[Excerpts of spatial question data]
#####
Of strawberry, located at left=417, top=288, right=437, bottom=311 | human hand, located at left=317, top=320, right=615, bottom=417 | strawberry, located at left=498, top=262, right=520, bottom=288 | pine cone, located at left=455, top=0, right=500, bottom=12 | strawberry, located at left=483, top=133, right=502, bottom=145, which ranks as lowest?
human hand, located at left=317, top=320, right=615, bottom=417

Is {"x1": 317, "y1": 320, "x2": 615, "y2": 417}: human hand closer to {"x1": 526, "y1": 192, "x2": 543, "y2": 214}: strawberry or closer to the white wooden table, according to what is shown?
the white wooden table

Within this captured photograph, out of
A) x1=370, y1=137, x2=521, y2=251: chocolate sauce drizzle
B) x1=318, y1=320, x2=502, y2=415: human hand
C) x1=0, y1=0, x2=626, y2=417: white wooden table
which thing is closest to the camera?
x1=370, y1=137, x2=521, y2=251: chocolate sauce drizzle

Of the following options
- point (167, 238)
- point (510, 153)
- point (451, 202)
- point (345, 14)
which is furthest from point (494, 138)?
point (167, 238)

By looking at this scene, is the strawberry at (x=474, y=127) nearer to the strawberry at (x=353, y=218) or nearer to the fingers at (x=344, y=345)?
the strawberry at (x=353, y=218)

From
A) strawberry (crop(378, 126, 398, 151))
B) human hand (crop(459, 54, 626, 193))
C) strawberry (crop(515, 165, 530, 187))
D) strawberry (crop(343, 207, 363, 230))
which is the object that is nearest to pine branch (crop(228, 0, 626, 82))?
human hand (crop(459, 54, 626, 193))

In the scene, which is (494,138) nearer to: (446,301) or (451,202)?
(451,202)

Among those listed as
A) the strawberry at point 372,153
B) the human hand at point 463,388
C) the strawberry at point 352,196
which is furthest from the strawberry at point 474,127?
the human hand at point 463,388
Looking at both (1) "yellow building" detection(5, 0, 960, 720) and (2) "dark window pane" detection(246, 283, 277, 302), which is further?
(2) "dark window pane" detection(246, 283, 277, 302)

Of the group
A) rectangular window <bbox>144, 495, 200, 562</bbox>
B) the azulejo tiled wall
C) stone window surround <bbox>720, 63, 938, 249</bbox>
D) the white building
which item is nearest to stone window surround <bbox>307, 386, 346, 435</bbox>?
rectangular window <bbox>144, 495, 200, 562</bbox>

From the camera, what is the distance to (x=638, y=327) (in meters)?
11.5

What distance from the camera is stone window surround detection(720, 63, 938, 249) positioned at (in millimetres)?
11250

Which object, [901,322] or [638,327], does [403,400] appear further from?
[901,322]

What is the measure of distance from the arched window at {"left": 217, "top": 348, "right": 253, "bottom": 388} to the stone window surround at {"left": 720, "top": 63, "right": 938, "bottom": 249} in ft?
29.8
#####
### Goal of the exercise
Return all the data exactly as given.

### Result of the task
Of strawberry, located at left=417, top=288, right=437, bottom=311 | human hand, located at left=317, top=320, right=615, bottom=417 | strawberry, located at left=498, top=262, right=520, bottom=288 | pine cone, located at left=455, top=0, right=500, bottom=12 | strawberry, located at left=483, top=133, right=502, bottom=145, which ranks as lowest?
human hand, located at left=317, top=320, right=615, bottom=417

Is {"x1": 317, "y1": 320, "x2": 615, "y2": 417}: human hand closer to {"x1": 526, "y1": 192, "x2": 543, "y2": 214}: strawberry or closer to the white wooden table, according to what is shown?
the white wooden table

Within this captured photograph, out of
A) x1=370, y1=137, x2=521, y2=251: chocolate sauce drizzle
B) x1=318, y1=320, x2=502, y2=415: human hand
C) x1=0, y1=0, x2=626, y2=417: white wooden table
which thing is closest to the camera?
x1=370, y1=137, x2=521, y2=251: chocolate sauce drizzle

Of the following options
- point (167, 238)
- point (510, 153)
- point (451, 202)
- point (345, 14)
which is furthest from point (494, 138)?
point (167, 238)

By looking at this scene, is the strawberry at (x=474, y=127) nearer to the strawberry at (x=353, y=218) or nearer to the fingers at (x=344, y=345)?
the strawberry at (x=353, y=218)

From
A) strawberry (crop(378, 126, 398, 151))
B) human hand (crop(459, 54, 626, 193))
C) strawberry (crop(515, 165, 530, 187))
D) strawberry (crop(343, 207, 363, 230))
which is the object that is nearest to pine branch (crop(228, 0, 626, 82))?
human hand (crop(459, 54, 626, 193))

In the scene, which is (494,138) nearer to: (446,301) or (451,202)?
(451,202)

Among those listed as
A) the strawberry at point 372,153
B) the human hand at point 463,388
C) the strawberry at point 352,196
which is furthest from the strawberry at point 474,127?
the human hand at point 463,388
Looking at both (1) "yellow building" detection(5, 0, 960, 720) and (2) "dark window pane" detection(246, 283, 277, 302), which is further?
(2) "dark window pane" detection(246, 283, 277, 302)

Of the group
A) rectangular window <bbox>144, 495, 200, 562</bbox>
B) the azulejo tiled wall
C) stone window surround <bbox>720, 63, 938, 249</bbox>
D) the white building
which item is nearest to stone window surround <bbox>307, 386, 346, 435</bbox>?
rectangular window <bbox>144, 495, 200, 562</bbox>

From the camera, what is the distance to (x=638, y=327) (in meters)?
11.5

What distance from the camera is stone window surround detection(720, 63, 938, 249) positioned at (in millimetres)?
11250

Which object, [901,322] or [638,327], does [403,400] appear further from?
[901,322]

What is the measure of distance from the arched window at {"left": 217, "top": 348, "right": 253, "bottom": 388} to the stone window surround at {"left": 720, "top": 63, "right": 938, "bottom": 249} in ft?
29.8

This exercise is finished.